Tables should be provided to show number of subjects, number of dropouts, demographic characteristics, and baseline characteristics. Efficacy results of each individual study should be presented and compared, using tables or figures (such as forest plots). Comparisons of efficacy results across individual studies should be based on primary and key secondary efficacy endpoints and discussed in relation to demographic and baseline characteristics (e.g., disease severity), inclusion or exclusion criteria, types of control, exposure dose, durations of exposure, and statistical methods. In addition, the consistency of efficacy results in subjects from different regions (if any) should be analyzed.

If an efficacy endpoint appears in multiple studies with different level of importance, though the individual result is not statistically significant, it can be analyzed and compared across the studies as an important assessment of drug efficacy. For example, in studies for the treatment of coronary heart disease, the primary efficacy endpoint is a composite endpoint of mortality and other events. A comparison and analysis of occurrence of death events across such comparable studies will provide insight into whether the drug has a true benefit in reducing mortality.

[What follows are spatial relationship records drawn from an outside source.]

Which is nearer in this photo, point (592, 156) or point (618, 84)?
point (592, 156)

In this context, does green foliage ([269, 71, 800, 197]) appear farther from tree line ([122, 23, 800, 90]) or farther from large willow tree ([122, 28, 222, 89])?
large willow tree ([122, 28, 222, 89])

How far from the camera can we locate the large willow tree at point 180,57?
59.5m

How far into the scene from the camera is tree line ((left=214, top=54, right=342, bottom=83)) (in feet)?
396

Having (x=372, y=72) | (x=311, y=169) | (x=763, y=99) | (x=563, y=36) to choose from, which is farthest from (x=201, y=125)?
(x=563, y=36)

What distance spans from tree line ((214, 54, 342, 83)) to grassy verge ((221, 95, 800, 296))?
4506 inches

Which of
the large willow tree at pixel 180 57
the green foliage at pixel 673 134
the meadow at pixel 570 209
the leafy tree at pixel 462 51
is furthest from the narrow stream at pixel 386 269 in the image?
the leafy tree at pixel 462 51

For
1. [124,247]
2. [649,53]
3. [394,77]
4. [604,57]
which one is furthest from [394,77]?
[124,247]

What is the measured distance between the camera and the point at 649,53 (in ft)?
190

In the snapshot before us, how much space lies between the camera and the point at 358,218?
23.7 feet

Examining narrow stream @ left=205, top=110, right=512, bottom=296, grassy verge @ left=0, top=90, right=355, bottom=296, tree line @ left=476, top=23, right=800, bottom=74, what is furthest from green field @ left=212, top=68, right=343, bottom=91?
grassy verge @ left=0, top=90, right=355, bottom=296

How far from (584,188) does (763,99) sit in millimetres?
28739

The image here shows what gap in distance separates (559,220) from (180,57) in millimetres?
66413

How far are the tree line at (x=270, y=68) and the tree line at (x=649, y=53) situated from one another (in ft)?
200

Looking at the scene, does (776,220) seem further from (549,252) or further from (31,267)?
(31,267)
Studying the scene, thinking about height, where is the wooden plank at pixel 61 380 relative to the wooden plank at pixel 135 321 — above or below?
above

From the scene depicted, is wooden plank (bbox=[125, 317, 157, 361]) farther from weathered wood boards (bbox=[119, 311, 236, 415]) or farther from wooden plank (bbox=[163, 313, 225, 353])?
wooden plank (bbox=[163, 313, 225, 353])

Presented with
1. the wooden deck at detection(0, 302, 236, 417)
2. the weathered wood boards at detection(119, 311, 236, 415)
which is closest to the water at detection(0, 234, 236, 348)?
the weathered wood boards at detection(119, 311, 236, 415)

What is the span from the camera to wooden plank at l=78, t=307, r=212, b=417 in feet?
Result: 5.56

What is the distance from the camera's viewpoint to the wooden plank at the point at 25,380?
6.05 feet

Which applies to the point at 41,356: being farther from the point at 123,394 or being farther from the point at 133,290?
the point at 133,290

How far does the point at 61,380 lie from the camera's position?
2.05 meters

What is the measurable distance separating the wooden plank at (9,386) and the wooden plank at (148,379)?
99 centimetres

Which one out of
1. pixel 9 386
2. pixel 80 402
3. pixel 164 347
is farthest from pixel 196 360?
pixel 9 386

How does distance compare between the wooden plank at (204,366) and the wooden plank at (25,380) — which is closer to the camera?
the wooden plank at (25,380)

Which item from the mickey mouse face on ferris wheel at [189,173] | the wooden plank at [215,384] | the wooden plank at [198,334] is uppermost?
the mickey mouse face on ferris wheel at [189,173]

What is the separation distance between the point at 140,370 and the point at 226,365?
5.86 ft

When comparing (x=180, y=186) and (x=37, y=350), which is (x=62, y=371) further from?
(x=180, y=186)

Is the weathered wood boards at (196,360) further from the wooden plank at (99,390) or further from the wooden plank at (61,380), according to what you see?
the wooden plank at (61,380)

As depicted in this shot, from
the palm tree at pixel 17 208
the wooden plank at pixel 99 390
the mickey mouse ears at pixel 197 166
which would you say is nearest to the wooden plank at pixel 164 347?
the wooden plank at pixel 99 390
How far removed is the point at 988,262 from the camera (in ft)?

The efficacy results of individual studies with the same or similar design features (e.g., the same or similar control groups) should usually be compared and discussed together. When heterogeneity is observed, these findings should be thoroughly discussed. Clinical studies (e.g., bridging studies) that confirm efficacy in Chinese populations on top of data from foreign studies should be specifically noted in the discussion, along with additional supporting information for extrapolation of data from foreign studies to Chinese populations.

3.2 Meta-analyses of Each Individual Study

The rationality of the methods used in the meta-analyses of the efficacy results for individual studies should be described. Sponsors are encouraged to use individual subject-level data for meta-analysis.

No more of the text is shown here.